For me, May 18 is the last of the firsts. It is my birthday. Twelve days from now, it will be May 30, the first anniversary of the death of my father. It is my first birthday without my Dad.
This is a milestone all of my other family members have already reached — including my husband, whose first birthday
without my Dad after my Dad’s death was the day before his funeral. While my birthday is a happy day, it — just like Thanksgiving, Christmas, and Easter all before this day — will feel a little hollow this year.
Thirty-five years ago, my Daddy became a dad.
Through personal experience, I realize Moms become Moms over the course of their pregnancy, more so than actually birthing the baby: you realize your additional responsibility to eat healthfully, exercise and reduce stress; you feel the flutterings and movements and hiccups and rib-shots which cause you to already appreciate the life you are growing (and shaping and molding, to eventually set free). You already worry about baby’s future, you over-research and over-analyze every decision: from BPA-free bottles, to crib mattresses to car seats. Becoming a mother is a gradual, but definite, process. The birth is “just” the curtain-call, if you will.
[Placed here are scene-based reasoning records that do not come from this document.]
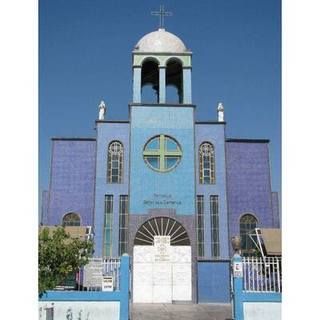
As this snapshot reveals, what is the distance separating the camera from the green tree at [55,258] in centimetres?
840

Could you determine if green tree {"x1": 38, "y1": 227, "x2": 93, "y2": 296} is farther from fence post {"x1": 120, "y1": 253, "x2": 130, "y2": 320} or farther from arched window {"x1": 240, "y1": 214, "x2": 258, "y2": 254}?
arched window {"x1": 240, "y1": 214, "x2": 258, "y2": 254}

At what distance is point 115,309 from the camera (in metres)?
9.41

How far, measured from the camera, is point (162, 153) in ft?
48.5

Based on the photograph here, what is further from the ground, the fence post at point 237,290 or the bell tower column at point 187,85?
the bell tower column at point 187,85

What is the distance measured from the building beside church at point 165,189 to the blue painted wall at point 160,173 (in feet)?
0.10

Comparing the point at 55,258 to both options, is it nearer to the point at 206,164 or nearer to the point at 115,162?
the point at 115,162

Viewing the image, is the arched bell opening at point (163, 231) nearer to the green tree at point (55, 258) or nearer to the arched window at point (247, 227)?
the arched window at point (247, 227)

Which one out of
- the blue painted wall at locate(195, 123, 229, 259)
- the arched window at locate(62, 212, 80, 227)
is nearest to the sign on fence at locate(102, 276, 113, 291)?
the blue painted wall at locate(195, 123, 229, 259)

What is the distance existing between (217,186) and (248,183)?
1.17 metres

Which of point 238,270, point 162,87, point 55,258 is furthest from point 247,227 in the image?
point 55,258

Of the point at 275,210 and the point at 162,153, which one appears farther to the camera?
the point at 275,210

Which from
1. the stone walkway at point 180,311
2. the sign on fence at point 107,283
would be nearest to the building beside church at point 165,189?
the stone walkway at point 180,311
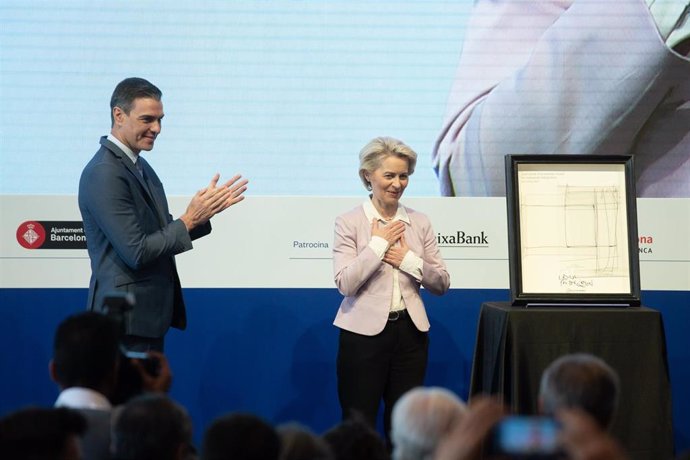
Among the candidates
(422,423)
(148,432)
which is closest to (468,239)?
(422,423)

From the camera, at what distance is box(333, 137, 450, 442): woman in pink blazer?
3.63 metres

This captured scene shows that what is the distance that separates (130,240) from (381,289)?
0.97 metres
This isn’t to say expectant Dads don’t have concerns or worries, or that they don’t plan for the future and try (as best one can, as an expectant parent) to realize what the future entails. They do. It is just to say that becoming a parent, from my perspective, is more active for the pregnant mama than it is for the “pregnant” daddy.
Even though expectant Dads can feel the baby’s kicks by touching their partner’s swollen belly, or see baby’s foot move across Mom’s belly in response to Dad’s voice … Dads don’t really “become” Dads until the baby arrives. Until the baby looks like him. After Dad cuts the cord, holds the baby, changes the first diaper, spends his first sleepless night, and then drives home from the hospital with his baby and his wife sitting in the backseat, that is when the reality of becoming a father hits.
I have heard my Mom’s side of my birth story many, many times. I would love to hear my Dad’s side of my birth story, or “when he knew” he was a Dad just one more time. (Who am I kidding? Thousands of times.) Though I know his rendition would probably be shorter than the paragraph I just typed.
I was a C-section, and I know in the 70s, Dads weren’t allowed in the OR. Even my Dad (she says possessively and proudly) as an EMT and firefighter, had to wait for the news second-hand. (I remember thinking at a young age: That is ridiculous!)
I wonder what he was thinking, 35 years ago today. Was he worried? Did he secretly yearn for a boy, an heir to his name? Did he ruminate about “being ready” to be a Daddy? Did he hope I’d follow in the family tradition and join the fire department? Was he excited to one day teach me to sail? What were his dreams for me? His hopes? His fears?
In truth, he was probably quietly and calmly waiting: smoking his Salem regulars, drinking a few Pepsi-colas. Maybe the Reds were playing. Maybe not.
In the end, I am certain I lived up to some of his expectations. I am quite certain I surpassed others, those he couldn’t possibly have foreseen. (By that, I mean the tattoo, the piercings, and taking nearly a dozen years to earn my bachelor’s degree. Sorry, Dad!)
My Dad didn’t offer unsolicited advice. He didn’t scold, lecture, or try to talk you (me) out of doing something stupid. Perhaps because he grew up with four sisters, three daughters (and later, three grand-daughters) he knew not to engage in a losing battle.
But he was a quiet, calming force. His praise was infrequent, but solid. His sense of humor was predictable, yet alarming. His hugs were awkward, but … they are sorely missed.
I have tried (and failed) to live this year without regretting the past. I miss him more than I ever thought possible. Losing him at such a young age, and to such a ferocious disease, has forced me to look hard at the decisions I make and how they impact my family, particularly my husband and our daughters.
Matt and I met almost by chance. He didn’t have to move to Cincinnati. I didn’t have to introduce myself at the company Red’s game. Considering we had never met during the previous four months of working for the same company, it’s unusual that the very next morning, we (almost literally) ran into each other walking into work. (He swears he didn’t plan it. I know I didn’t — I am far from punctual.)
But my Dad died of cancer almost certainly by choice. Or, rather, a series of choices.
I have spent many of the last 353 days talking to our daughters about making smart decisions. It seems that’s the only ability we have: to make informed, smart decisions about the things we can control. And then leave the rest to chance.
If you knew my Dad and you have a few moments, my birthday wish is for you to share a happy memory you have of him. And my wish for you, is that you live your life understanding your decisions impact those who love you most.
I’ll start. In my parents’ room hangs a cross-stitch, that says something like this:
Any man can be a father; It takes someone special to be a Daddy.
I never doubted that my sisters and I were some of the lucky ones. And I don’t doubt it for my children, either.
I love you, Daddy. Happy Becoming-a-Daddy-Day.
And Mom — none of this is to discredit you or the amazing job you have done. Thank you for everything, from morning sickness, to C-section and beyond. Happy Becoming-a-Mommy-Day, too. I love you.